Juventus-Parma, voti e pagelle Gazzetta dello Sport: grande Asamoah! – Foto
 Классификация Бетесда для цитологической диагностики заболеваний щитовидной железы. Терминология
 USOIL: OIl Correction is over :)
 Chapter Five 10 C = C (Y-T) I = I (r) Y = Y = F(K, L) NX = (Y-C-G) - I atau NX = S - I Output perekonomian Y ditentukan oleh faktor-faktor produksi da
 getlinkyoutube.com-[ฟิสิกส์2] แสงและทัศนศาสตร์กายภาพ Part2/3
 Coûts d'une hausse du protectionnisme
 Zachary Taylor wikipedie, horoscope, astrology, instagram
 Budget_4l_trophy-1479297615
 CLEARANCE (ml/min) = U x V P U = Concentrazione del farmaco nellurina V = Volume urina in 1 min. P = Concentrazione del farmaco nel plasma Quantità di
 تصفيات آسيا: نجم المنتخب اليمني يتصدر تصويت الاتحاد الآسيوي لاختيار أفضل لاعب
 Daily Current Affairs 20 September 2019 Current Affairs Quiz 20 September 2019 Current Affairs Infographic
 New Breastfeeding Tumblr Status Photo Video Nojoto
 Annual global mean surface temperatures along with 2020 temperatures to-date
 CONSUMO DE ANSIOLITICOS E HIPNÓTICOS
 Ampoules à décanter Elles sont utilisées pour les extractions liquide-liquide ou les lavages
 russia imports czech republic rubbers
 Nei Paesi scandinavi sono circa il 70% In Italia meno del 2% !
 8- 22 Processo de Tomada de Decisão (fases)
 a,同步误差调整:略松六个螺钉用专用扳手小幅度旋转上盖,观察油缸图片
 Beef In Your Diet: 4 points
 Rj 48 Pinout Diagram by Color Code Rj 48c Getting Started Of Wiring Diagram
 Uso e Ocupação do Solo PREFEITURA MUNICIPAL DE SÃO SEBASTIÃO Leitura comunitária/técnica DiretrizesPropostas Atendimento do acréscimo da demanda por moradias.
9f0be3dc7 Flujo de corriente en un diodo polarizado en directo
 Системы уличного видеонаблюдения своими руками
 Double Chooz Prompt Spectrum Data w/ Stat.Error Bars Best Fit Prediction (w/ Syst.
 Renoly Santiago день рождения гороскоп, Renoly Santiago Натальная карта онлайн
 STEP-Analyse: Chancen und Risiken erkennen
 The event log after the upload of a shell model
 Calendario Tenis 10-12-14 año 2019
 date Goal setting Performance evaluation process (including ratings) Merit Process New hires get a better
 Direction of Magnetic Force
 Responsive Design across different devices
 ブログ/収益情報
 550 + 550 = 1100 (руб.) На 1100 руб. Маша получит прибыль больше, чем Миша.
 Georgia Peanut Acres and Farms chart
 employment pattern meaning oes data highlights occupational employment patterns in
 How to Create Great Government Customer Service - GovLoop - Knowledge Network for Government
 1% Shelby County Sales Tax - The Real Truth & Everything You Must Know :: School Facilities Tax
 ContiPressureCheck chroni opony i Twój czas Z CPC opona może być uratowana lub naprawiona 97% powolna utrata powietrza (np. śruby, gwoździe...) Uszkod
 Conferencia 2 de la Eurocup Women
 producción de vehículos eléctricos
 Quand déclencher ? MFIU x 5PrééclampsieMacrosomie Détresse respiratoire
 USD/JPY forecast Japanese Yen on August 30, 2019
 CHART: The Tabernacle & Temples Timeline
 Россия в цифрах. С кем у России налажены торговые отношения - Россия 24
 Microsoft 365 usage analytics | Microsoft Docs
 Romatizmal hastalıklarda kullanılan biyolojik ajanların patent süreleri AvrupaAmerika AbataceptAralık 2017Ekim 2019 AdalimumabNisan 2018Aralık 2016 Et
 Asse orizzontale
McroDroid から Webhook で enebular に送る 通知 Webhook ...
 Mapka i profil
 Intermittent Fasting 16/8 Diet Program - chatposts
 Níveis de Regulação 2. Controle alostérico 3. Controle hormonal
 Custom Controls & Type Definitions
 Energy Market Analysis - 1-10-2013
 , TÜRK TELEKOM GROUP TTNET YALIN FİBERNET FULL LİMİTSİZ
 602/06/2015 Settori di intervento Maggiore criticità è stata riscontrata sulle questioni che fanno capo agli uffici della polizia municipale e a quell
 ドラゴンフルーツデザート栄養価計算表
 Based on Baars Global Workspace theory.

++++

Please give an exact copy of the lines above, beginning with the line containing "a,同步误差调整:略松六个螺钉用专用扳手小幅度旋转上盖,观察油缸图片" and running through the line containing "The event log", and of no other lines.

*SOLUTION TO THE EXERCISE:*
 a,同步误差调整:略松六个螺钉用专用扳手小幅度旋转上盖,观察油缸图片
 Beef In Your Diet: 4 points
 Rj 48 Pinout Diagram by Color Code Rj 48c Getting Started Of Wiring Diagram
 Uso e Ocupação do Solo PREFEITURA MUNICIPAL DE SÃO SEBASTIÃO Leitura comunitária/técnica DiretrizesPropostas Atendimento do acréscimo da demanda por moradias.
9f0be3dc7 Flujo de corriente en un diodo polarizado en directo
 Системы уличного видеонаблюдения своими руками
 Double Chooz Prompt Spectrum Data w/ Stat.Error Bars Best Fit Prediction (w/ Syst.
 Renoly Santiago день рождения гороскоп, Renoly Santiago Натальная карта онлайн
 STEP-Analyse: Chancen und Risiken erkennen
 The event log after the upload of a shell model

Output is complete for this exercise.